ジェトロ対日投資報告2023
第2章 日本の対内直接投資動向
第3節 業種別対日投資動向

1. フロー

2022年における業種別対日直接投資額を親子関係原則で見ると、全体で前年比14.8%増の4.3兆円となり過去最多を更新した。大業種別にみると、製造業では2021年の大幅増(2020年比597.4%増)の反動から1.6兆円(2021年比8.7%減、全体の38.5%)と鈍化したのに対して、非製造業では顕著な伸びを示し2.6兆円(2021年比36.8%増、全体の61.5%) となった(図表2-7)。詳細業種を見ると、金融・保険業が前年比2.2%減となったものの1.2兆円と最も多く、次いで、運輸業0.7兆円(前年比232.0%増)となった。また、順位3位となった電気機械器具(前期比80.9%増)では、韓国EVバッテリー素材メーカーの日本法人設立案件などがある (図表2-8) 。
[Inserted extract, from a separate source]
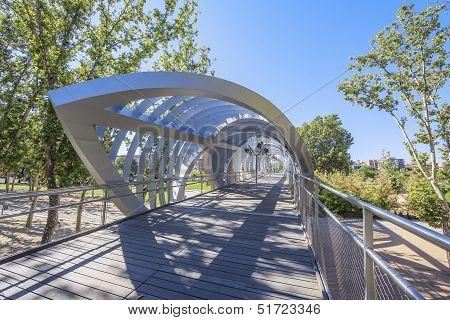Famous Arganzuela Bridge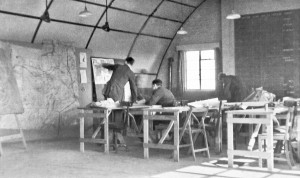 Planning a sortie in No. 142 Squadron's Briefing Room.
図表2-7 2022年における対日直接投資額(フロー、業種別)
2022年におけるフローベースの対日直接投資額は4.3兆円、うち非製造業は、2.6兆円で全体の61.5%、製造業は1.6兆円で全体の38.5%。

〔注〕国・地域別の統計(資産負債原則)とは計上原則が異なる(親子関係原則)。
〔出所〕「本邦対外資産負債残高」(財務省、日本銀行)から作成

図表2-8 2022年における対日直接投資額(上位10業種)(単位:億円、%)
順位 業種 2022年 2022年 伸び率(前年比)
1 金融・保険業 11,649 -2.2
2 運輸業 7,305 232.0
3 電気機械器具 5,049 80.9
4 鉄・非鉄・金属 3,699 4,592.7
5 化学・医薬 3,533 -77.7
6 通信業 3,193 2.5
7 輸送機械器具 3,100
8 サ-ビス業 1,675 118.1
9 一般機械器具 734
10 卸売・小売業 624
建設業 -52
石油 -186
  1. 〔注〕

    (1)親子関係原則(2)業種によっては引揚超過の業種がある。
    表中の*は、2021年の投資額が引揚超過によりマイナスのため表示対象外としている。

  2. 〔出所〕

    「国際収支統計」(財務省、日本銀行)から作成

2. 残高

2022年末の業種別の対日直接投資残高(親子関係原則)は、全体で前年比8.6%増の29.9兆円であった。残高を大業種で見ると、製造業が10.2兆円(前期比9.2%増、全体の34.1%)、非製造業が19.7兆円(同8.2%増、同65.9%)であった(図表2-9)。詳細業種を見ると、金融・保険業が、前年比7.0%増の11.8兆円(全体の39.4%)となり、最大だった。次いで、輸送機械器具が、前年比8.5%増の3.1兆円(同10.3%)であった。前年比伸び率が顕著だったのは、鉄・非鉄・金属の0.5兆円(前期比358.2%増)、運輸業1.2兆円(同148.7%増)であった(図表2-10) 。一方で、卸売・小売業は前年比76.3%減の0.1兆円(全体の0.4%)であった。

図表2-9 2022年末対日直接投資残高(業種別)
2022年末における親子関係原則による対日直接投資残高は29.9兆円、うち非製造業は、19.7兆円で全体の65.9%、製造業は10.2兆円で全体の34.1%。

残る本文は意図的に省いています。